INSTRUCTION
In the passage on data conditioning below, please say what is recommended for checking data accuracy with small data sets.

EXTRACT TO READ

This section outlines several important issues in data conditioning and highlights the specific steps to consider prior to engaging in data analysis. We begin the section with an examination of issues surrounding data accuracy and understanding participant response rates. We then discuss handling missing data, unusual or extreme responses, and patterns of relationships among the variables under study.
The initial step in data conditioning attends to the issue of accurate data entry. This step requires an examination of how data have been entered (or uploaded) into a data file and a consideration of issues that could yield inaccurate analyses. Comparing the actual obtained data to the final data file is an essential step; however, the size of the sample under study affects the method by which this is typically executed. Tabachnick and Fidell (2013) outlined several components to consider in ensuring data accuracy; for example with small data sets, careful proofreading of all variable values is recommended, but for larger data sets, analyzing particular descriptive statistics and graphic representations of variables is typically more efficient in ensuring appropriate variable value ranges (e.g., possible minimum and maximum values). Analyzing descriptive statistics of variables differs depending on the types of variables examined (i.e., categorical or continuous variables). Categorical variables consist of data that are grouped into discrete categories: either nominal classifications devoid of any particular order or ordinal classifications that have a meaningful ranked order. For example, the location of a study abroad program (e.g., Asia, Europe, or South America) is a nominal variable, whereas asking participants to rate their responses to questions along a Likert-type rating scale (e.g., 1 = strongly disagree to 5 = strongly agree, or 1 = poor to 7 = excellent) is an example of an ordinal variable. Though Likert-type scale responses are technically categorical variables, these responses are often treated as continuous variables in data conditioning and later analyses. Continuous variables take on numeric values within a defined range and have equal intervals between data points (e.g., a student’s age or number of months immersed in a host country).

SUPPLIED ENTRIES

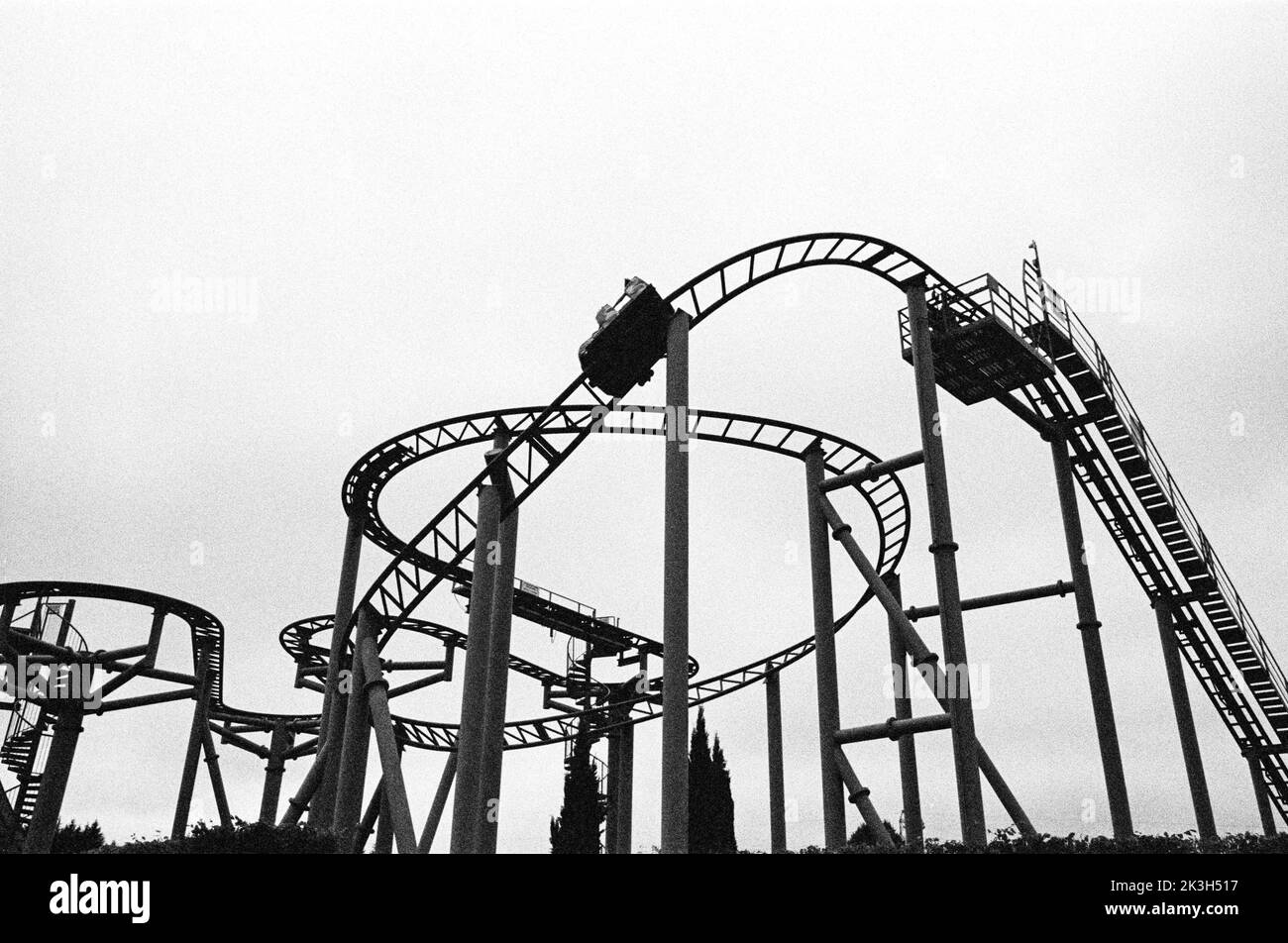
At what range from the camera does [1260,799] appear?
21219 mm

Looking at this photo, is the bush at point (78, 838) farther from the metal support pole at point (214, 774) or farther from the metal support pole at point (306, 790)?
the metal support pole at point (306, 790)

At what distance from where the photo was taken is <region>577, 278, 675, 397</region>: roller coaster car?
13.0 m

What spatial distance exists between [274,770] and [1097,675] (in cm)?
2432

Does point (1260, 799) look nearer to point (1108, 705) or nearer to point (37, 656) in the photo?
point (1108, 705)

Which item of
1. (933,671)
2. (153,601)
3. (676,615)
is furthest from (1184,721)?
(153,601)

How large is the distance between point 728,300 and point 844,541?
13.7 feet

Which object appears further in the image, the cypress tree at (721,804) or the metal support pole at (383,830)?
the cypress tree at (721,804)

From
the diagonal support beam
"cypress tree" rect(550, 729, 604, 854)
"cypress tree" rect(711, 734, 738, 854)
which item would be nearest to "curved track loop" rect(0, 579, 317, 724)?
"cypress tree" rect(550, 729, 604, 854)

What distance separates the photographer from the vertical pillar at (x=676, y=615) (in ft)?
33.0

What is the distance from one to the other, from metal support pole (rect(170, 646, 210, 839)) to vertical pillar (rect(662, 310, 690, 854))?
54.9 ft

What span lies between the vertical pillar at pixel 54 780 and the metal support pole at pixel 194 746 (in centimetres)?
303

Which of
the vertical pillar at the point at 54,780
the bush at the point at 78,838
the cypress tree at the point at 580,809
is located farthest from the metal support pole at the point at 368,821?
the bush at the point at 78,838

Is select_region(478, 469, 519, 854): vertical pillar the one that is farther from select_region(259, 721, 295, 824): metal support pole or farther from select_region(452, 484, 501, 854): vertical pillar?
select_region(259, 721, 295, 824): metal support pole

RESPONSE TO THE TASK
Careful proofreading of all variable values.